A standard psychological test involves giving people a paragraph describing another person. After a delay they are asked questions about the person. If they are experiencing a strong emotion at the time they will rely on stereotypes triggered by certain words in the passage rather than on the actual information. This does have advantages in terms of efficiency which might be essential in a time of crisis. It might be unfair to assume that a man wearing torn clothes walking behind you down a dark alleyway is dangerous, but if that brief moment of anxiety causes you to quicken your pace so that you reach the main road faster, then even if he turns out to be harmless you haven’t lost anything by speeding up. Were you to slow down while you considered whether there was in fact anything suspicious about the man’s behaviour or whether you were unfairly generalising on the basis of his clothing, you might put yourself in danger. Nevertheless it is not the case that strong emotions always lead to a decrease in accurate reasoning. Emotions tend to be seen as irrational urges which interfere with effective decision-making. Research has shown, however, that in certain circumstances, feeling good can change your thinking in such a way that you make better decisions, particularly if those decisions necessitate creativity.

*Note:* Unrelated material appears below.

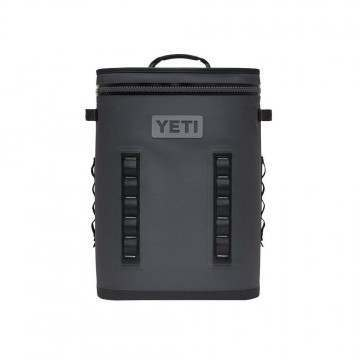 Yeti Hopper Backflip 24L Cool Backpack Charcoal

You are given a standard white candle, a box of drawing pins and a book of matches. Your task is to attach the candle to the wall and light it in such a way that the wax won’t drip onto the floor. When people were given this task in a laboratory after their mood had been manipulated the results were striking. One group had been given a comedy to watch before the task while the others saw a more serious film. Three quarters of the group who had seen the happy film found a workable solution, compared with a measly 13% of those who had seen the serious film. The solution to the task, incidentally, is to use some drawing pins to fix the drawing pin box to the wall as a ledge for the candle. Then you light the candle with the matches and the box successfully catches the drips.

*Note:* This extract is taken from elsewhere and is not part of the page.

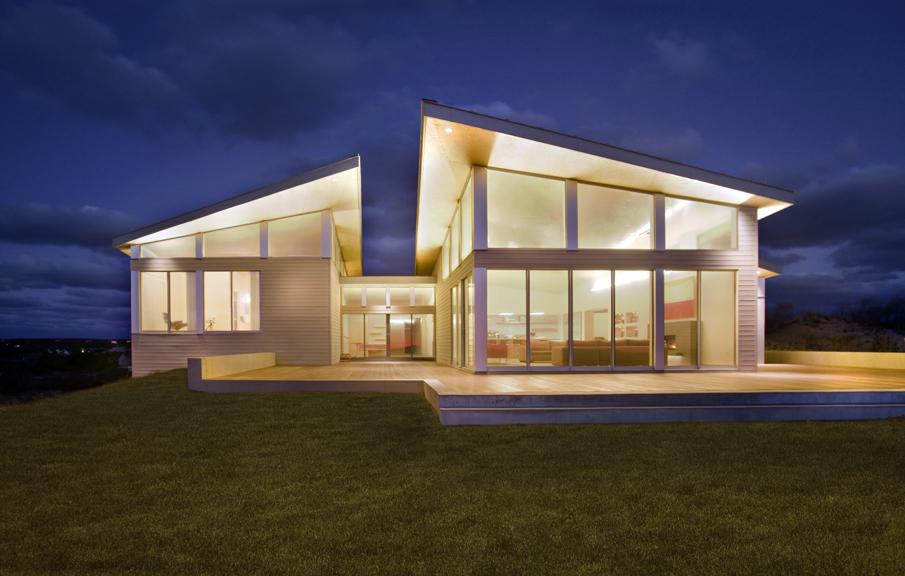 beach house  Silvia and Silvia  Cape Cod Custom Builders  Blog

Dr Alice Isen, a psychologist at Cornell University, has conducted years of experiments in this area, finding that mild happiness can improve performance in everyone from children to doctors. She finds cunning ways of making one group of people feel slightly happy – giving them money, telling them they’ve done unusually well on a task or simply providing fruit juice and biscuits. Compared with another group who hadn’t had any reward, the happy group were significantly better at thinking up unusual word associations. In another experiment doctors were given a bag of sweets to cheer them up before they made a diagnosis and extraordinarily this resulted in a better diagnosis where they took more information into account. This had nothing to do with them putting in extra effort because they were happy; instead there appeared to be something qualitatively different in their thinking. When people feel happy they seem to consider problems from more angles.
Joy allows people to think optimistically and to remember other times when they were successful, as well as allowing them to focus on the task at hand. Your negotiation skills even improve when you feel happy, so the time to ask for a pay-rise is not when you’re feeling fed up with a job, but when you’re feeling good.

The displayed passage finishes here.